-- Material for this task --
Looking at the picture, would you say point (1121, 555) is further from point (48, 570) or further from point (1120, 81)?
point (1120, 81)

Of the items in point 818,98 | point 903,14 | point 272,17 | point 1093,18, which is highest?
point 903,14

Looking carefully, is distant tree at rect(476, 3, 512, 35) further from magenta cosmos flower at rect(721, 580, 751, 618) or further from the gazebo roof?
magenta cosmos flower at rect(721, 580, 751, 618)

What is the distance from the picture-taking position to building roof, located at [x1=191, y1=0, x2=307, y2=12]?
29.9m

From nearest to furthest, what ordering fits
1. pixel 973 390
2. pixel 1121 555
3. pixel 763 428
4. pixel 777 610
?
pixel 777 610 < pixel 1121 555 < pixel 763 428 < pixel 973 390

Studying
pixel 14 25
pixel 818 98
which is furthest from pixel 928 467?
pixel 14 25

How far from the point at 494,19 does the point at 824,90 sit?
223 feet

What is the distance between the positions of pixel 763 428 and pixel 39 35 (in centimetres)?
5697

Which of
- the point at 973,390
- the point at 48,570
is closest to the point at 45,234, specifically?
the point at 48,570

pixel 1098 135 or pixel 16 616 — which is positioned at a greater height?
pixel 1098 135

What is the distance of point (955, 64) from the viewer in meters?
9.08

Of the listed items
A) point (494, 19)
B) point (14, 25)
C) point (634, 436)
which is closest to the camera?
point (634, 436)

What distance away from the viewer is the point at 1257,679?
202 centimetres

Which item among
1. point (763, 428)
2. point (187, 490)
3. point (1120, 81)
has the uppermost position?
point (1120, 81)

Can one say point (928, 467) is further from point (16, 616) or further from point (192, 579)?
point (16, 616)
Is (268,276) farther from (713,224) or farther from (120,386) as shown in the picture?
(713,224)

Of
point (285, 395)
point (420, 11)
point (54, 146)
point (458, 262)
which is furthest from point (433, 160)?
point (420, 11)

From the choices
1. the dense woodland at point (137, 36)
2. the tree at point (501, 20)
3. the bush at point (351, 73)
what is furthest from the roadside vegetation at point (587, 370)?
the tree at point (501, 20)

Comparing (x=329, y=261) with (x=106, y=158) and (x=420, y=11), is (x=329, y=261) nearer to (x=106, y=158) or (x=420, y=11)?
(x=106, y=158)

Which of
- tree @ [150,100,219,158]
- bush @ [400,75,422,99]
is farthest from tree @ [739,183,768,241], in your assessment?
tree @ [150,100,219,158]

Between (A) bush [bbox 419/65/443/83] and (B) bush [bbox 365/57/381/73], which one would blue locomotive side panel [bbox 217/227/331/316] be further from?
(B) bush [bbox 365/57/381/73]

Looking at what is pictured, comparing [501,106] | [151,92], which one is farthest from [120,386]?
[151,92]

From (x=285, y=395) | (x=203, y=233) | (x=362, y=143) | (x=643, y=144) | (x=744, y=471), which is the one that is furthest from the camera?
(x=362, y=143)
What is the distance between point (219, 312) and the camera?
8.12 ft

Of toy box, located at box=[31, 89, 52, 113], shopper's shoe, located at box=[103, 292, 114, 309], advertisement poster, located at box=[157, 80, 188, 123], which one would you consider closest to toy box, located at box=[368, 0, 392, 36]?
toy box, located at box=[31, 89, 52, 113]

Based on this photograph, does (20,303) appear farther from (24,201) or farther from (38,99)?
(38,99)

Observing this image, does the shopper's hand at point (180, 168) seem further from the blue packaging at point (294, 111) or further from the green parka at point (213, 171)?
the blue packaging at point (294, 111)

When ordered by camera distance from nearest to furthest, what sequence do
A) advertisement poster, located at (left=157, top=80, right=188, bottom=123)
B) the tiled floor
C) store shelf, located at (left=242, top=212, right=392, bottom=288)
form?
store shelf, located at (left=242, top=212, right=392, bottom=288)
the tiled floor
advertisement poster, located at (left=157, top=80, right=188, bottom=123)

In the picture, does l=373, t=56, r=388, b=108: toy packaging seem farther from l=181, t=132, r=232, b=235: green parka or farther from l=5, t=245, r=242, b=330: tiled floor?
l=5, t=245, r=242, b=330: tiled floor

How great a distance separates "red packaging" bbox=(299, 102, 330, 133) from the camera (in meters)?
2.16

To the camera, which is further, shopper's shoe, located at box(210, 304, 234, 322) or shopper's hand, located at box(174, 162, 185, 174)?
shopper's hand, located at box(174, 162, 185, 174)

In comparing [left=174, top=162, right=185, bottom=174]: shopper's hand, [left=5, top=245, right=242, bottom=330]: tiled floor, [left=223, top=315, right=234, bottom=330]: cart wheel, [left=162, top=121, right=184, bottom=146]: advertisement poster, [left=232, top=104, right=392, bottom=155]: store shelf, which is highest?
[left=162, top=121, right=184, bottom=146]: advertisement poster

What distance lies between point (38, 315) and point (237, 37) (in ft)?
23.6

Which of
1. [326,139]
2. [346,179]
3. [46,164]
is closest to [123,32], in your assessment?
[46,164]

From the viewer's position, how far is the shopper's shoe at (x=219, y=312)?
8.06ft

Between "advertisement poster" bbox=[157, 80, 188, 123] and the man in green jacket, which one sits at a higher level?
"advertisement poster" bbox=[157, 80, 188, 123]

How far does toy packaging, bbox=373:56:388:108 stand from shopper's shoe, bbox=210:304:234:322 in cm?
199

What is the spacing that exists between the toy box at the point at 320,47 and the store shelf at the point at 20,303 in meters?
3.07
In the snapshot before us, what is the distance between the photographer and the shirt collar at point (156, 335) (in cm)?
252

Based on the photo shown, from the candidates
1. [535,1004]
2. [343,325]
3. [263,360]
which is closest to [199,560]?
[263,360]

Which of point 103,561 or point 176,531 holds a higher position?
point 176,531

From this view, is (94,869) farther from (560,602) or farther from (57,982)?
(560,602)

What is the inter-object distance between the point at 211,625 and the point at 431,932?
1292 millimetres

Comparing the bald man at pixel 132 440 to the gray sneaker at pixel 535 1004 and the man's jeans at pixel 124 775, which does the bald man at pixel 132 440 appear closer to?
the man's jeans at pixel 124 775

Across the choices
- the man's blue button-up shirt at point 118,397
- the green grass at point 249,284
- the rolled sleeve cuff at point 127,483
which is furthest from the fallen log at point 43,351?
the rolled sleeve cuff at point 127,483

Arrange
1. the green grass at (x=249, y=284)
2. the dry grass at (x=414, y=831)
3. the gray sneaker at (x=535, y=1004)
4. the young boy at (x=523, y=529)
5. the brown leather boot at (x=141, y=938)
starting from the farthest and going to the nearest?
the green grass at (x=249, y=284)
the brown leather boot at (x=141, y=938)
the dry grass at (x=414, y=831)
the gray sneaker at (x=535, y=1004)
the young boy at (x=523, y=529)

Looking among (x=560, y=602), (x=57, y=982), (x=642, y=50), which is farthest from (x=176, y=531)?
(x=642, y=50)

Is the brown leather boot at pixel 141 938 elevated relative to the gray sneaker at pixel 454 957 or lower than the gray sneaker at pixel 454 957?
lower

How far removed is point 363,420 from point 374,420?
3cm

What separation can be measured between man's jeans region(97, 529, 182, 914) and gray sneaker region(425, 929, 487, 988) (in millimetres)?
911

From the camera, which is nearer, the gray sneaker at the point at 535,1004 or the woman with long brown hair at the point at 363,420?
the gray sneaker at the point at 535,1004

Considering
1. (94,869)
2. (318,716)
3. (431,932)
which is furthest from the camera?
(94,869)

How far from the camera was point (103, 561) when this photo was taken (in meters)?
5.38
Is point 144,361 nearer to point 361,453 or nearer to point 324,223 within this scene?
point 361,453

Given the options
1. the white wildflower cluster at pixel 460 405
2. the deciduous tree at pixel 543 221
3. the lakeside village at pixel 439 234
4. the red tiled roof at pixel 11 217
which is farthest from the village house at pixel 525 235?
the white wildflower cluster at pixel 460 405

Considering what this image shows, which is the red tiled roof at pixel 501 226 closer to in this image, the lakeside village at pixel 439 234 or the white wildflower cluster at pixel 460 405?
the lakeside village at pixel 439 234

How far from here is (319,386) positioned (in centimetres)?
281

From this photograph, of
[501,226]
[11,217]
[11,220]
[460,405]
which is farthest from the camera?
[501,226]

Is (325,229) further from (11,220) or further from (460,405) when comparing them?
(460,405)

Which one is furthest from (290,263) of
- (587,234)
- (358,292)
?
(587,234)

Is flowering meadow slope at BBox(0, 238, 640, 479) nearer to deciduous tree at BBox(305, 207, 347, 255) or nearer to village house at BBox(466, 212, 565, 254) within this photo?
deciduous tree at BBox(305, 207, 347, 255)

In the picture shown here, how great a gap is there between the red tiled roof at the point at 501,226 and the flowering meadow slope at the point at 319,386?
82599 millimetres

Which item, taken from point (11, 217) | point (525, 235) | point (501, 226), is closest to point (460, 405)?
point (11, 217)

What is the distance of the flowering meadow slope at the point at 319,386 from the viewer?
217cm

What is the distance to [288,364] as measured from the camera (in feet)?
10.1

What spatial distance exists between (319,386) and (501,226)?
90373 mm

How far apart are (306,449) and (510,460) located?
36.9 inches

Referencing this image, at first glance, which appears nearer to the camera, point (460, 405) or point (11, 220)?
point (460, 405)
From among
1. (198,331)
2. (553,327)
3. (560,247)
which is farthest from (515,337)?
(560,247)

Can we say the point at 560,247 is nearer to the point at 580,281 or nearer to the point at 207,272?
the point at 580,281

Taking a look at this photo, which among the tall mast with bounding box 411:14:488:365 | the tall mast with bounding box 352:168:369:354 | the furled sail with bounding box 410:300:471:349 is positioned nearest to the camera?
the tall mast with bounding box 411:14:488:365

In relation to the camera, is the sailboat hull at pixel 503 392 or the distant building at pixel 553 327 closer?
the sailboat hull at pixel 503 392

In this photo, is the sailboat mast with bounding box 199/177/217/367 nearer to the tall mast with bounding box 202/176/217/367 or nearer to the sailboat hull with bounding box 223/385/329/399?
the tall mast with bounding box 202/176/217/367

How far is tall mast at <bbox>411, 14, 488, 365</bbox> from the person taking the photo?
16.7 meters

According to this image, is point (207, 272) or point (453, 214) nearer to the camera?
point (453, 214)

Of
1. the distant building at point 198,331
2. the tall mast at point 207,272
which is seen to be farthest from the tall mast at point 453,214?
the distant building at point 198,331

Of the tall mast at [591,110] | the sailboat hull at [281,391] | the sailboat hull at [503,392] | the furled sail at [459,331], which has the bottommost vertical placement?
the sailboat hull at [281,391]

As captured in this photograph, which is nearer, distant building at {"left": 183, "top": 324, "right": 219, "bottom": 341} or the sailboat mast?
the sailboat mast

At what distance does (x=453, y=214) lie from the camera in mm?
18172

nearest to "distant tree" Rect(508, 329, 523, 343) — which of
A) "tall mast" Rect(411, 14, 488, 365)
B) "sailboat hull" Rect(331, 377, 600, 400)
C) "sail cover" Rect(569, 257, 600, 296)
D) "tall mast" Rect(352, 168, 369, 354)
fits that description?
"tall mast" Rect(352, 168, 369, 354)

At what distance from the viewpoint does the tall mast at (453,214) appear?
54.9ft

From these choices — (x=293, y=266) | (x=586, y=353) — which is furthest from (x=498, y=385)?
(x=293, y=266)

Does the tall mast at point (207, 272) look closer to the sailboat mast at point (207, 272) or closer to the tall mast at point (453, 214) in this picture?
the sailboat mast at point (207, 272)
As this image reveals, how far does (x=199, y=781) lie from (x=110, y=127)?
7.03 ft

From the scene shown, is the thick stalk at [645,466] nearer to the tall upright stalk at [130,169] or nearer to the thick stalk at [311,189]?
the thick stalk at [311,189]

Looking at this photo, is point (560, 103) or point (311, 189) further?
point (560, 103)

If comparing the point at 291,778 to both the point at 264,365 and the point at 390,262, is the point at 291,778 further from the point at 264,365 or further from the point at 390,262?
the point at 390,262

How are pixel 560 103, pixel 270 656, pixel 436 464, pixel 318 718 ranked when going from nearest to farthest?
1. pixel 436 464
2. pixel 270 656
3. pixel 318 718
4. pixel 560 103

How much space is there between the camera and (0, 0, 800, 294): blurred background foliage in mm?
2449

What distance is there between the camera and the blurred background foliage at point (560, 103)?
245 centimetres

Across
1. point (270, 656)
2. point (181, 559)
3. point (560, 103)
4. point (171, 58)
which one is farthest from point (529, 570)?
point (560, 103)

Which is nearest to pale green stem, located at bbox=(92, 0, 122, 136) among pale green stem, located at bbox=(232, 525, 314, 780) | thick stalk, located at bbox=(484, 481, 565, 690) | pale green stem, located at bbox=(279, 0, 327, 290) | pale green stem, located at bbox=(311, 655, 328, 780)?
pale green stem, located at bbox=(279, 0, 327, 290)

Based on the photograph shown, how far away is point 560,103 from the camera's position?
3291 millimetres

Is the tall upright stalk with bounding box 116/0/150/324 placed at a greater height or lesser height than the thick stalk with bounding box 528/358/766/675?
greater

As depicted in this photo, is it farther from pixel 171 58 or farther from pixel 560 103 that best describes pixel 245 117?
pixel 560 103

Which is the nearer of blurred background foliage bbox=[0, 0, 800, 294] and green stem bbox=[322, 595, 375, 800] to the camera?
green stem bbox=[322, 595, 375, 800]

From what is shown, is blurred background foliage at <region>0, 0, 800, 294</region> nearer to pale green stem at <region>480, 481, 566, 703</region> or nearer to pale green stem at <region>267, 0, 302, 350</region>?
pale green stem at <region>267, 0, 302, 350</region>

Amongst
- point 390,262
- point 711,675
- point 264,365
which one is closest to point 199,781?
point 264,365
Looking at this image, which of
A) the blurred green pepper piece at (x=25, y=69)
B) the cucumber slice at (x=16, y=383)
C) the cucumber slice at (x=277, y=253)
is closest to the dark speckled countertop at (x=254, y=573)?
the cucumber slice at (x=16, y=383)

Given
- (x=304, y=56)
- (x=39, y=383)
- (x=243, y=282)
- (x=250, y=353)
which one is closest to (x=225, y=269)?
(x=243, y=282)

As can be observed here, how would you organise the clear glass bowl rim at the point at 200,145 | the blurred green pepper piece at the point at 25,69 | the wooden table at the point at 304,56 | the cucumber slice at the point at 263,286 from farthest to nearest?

-- Exercise goal --
Nothing but the lines from the line with "Based on the photograph" to the last line of the listing above should appear; please retype them exactly, both ends included.

-- Reply --
Based on the photograph shown, how far away is point 560,103 from the camera's position?
3291 millimetres

Is the tall upright stalk with bounding box 116/0/150/324 placed at a greater height or lesser height than the thick stalk with bounding box 528/358/766/675?
greater

As depicted in this photo, is it farther from pixel 171 58 or farther from pixel 560 103 that best describes pixel 245 117?
pixel 560 103

Which is the nearer of blurred background foliage bbox=[0, 0, 800, 294] and green stem bbox=[322, 595, 375, 800] to the camera?
green stem bbox=[322, 595, 375, 800]

From what is shown, is blurred background foliage at <region>0, 0, 800, 294</region> nearer to pale green stem at <region>480, 481, 566, 703</region> or nearer to pale green stem at <region>267, 0, 302, 350</region>?
pale green stem at <region>267, 0, 302, 350</region>

Amongst
- point 390,262
- point 711,675
- point 264,365
which one is closest to point 199,781?
point 264,365
Looking at this image, which of
A) the blurred green pepper piece at (x=25, y=69)
B) the cucumber slice at (x=16, y=383)
C) the cucumber slice at (x=277, y=253)
is closest to the dark speckled countertop at (x=254, y=573)?
the cucumber slice at (x=16, y=383)

Given
- (x=304, y=56)
- (x=39, y=383)
- (x=243, y=282)
- (x=250, y=353)
which one is closest to (x=225, y=269)?
(x=243, y=282)

As can be observed here, how would you organise the clear glass bowl rim at the point at 200,145 | the blurred green pepper piece at the point at 25,69 | the wooden table at the point at 304,56 | the cucumber slice at the point at 263,286 from farthest to nearest?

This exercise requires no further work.